Indeed, Originalist based arguments were employed in both sides in the Heller case, so how Originalism could be “partly to blame for the distorted view of the Second Amendment” in unclear.
I understand that historians don’t like Originalism, and there are good reasons to be wary and cautious in int application.
But they need to be careful when embracing the sometimes nihilistic rhetoric of its critics. For if the past is as indeterminate as some claim, there’s really no place for the historian to begin with.
I’ll have to look into Professor Cornell’s other works on this topic, but based on what is mentioned here, there’s a major problem with using Revolutionary-era Test Acts, and the disarmament that occurred as a result, as a basis for legal status of firearms today. I study the Revolutionary South, where they had their own Associations and Tests to determine loyalty. They also confiscated weapons from those who would not sign, and mostly used them to supply their own militia and provincial forces who were often short on firearms. But by not signing the oaths, these individuals had (according to the Patriots) declared themselves traitors and enemies of the state (to use a modern term). This was not the process of determining the peacetime legal status of owning firearms based on public safety and public health, which is the debate we face today.

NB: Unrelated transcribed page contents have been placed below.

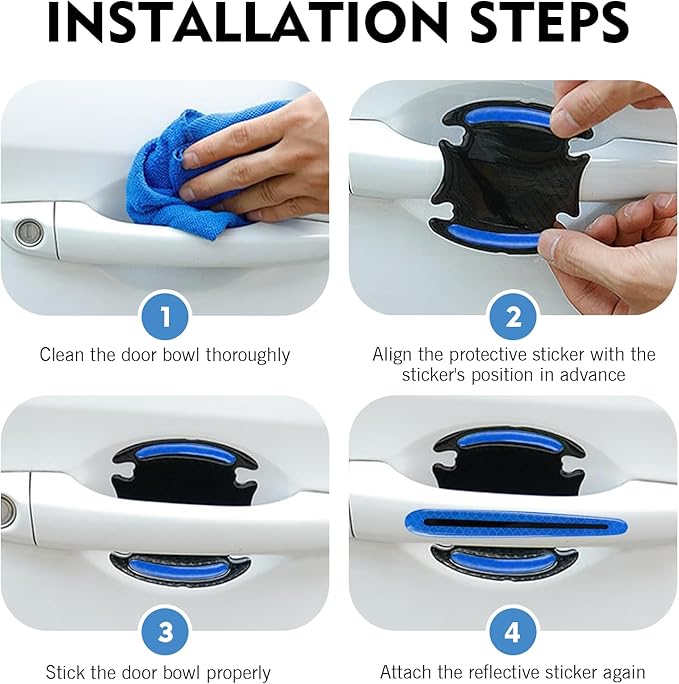 INSTALLATION STEPS

1

Clean the door bowl thoroughly

2

Align the protective sticker with the sticker's position in advance

3

Stick the door bowl properly

4

Attach the reflective sticker again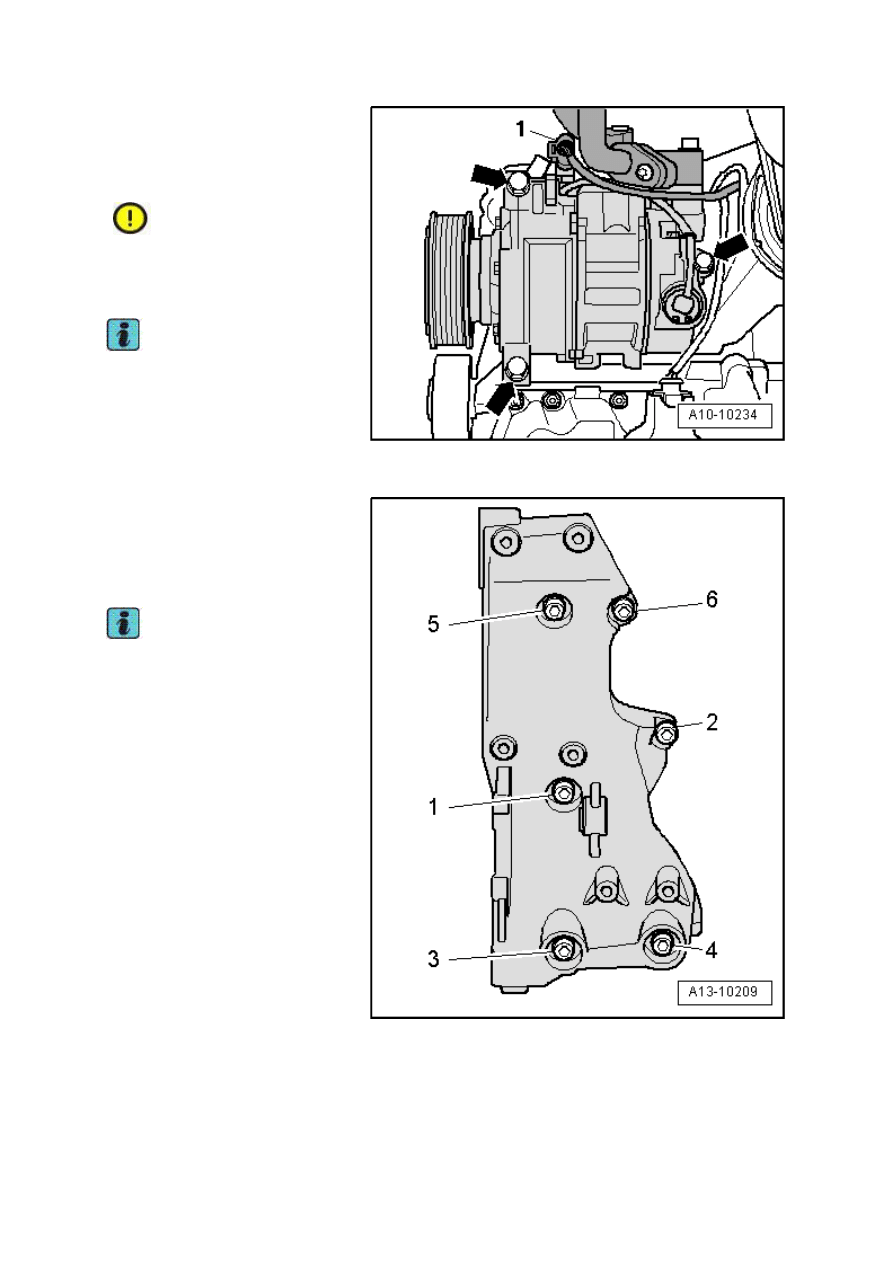 1

A10-10234

5
6
2
1
3
4

A13-10209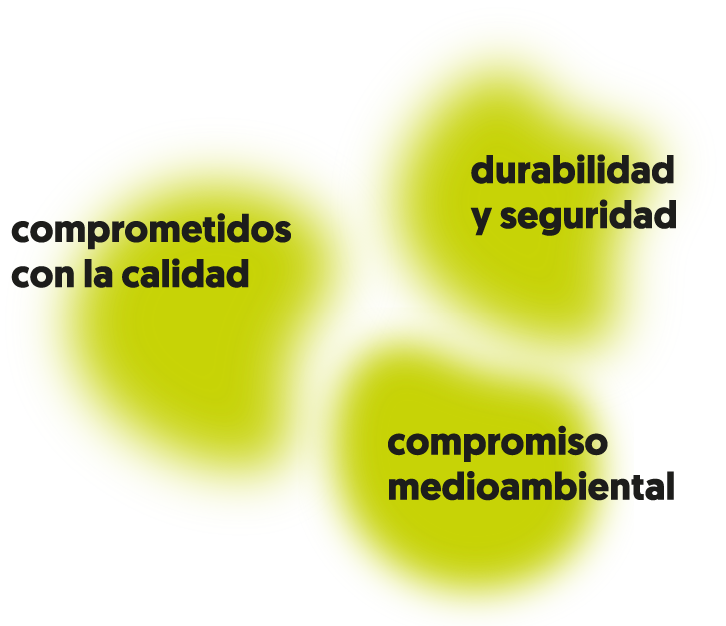 durabilidad
y seguridad

comprometidos
con la calidad

compromiso
medioambiental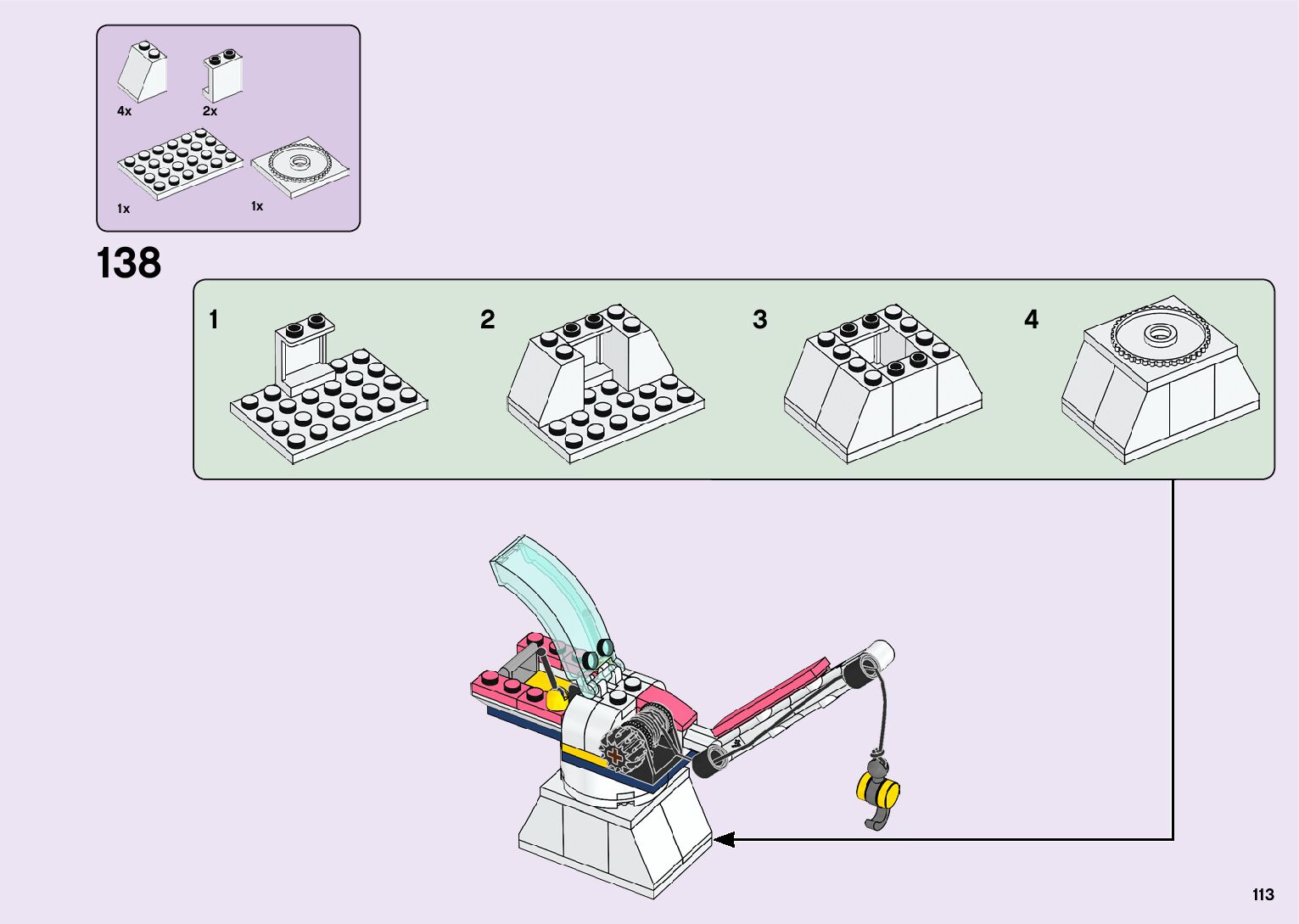 4x
2x
1x
1x

138

1
2
3
4

113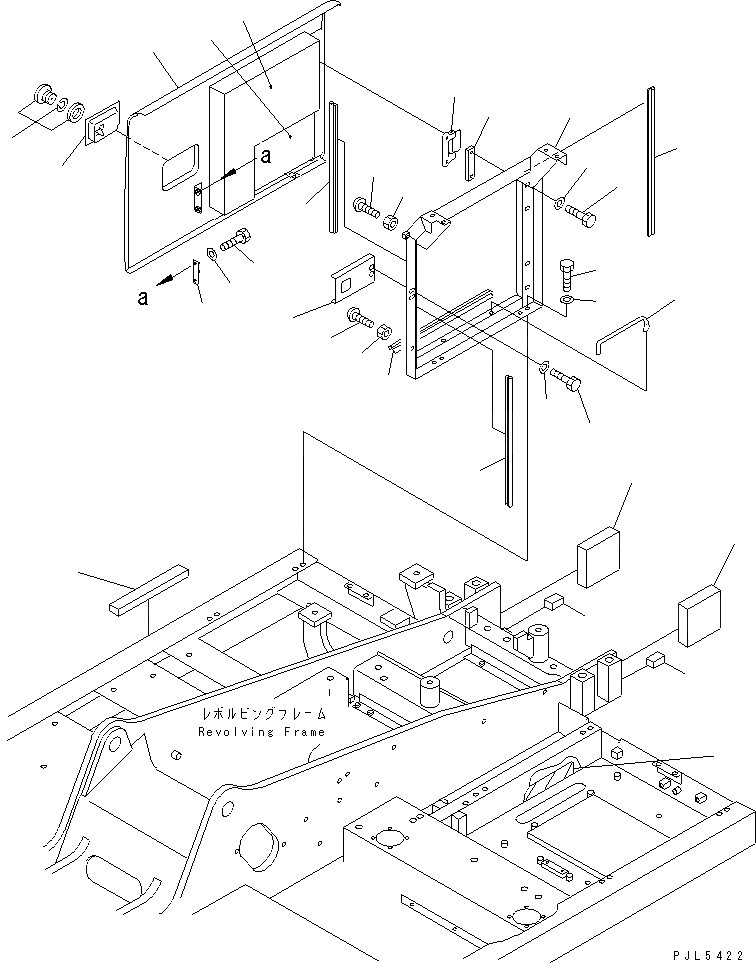 a

a

レボルビングフレーム
Revolving Frame

PJL5422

By basing current legal status of firearms on the reality of the Test Acts/oaths/Associations of the Revolutionary period the government would be essentially suggest that anyone having their guns confiscated (or at the very least those who can no longer buy guns legally) are facing this consequence because they are enemies of the state or traitors. Hardly a sound basis or justification for legal policy.
It’s also worth noting that even among their supporters, the Patriot leadership during the war often required that those who had more than one firearm give their extras to those who had none so that everyone would be armed. Is this confiscation or is this mandating a universally armed society?
Context matters.
Cornell is a historian who does not fear to tread in dangerous political territory.
A member of the academic establishment bashing “right-wingers” is hardly dangerous. No offense.
For serious discussion of originalism pro and con see
http://originalismblog.typepad.com/the-originalism-blog/
The Blog of the Center for the Study of Constitutional Originalism
at the University of San Diego School of Law
I’m glad you clearly showed which side of the fence you all are on. Glad you all were on the losing side of Heller. Thank God I don’t live in a sh¡+Hole state like yours.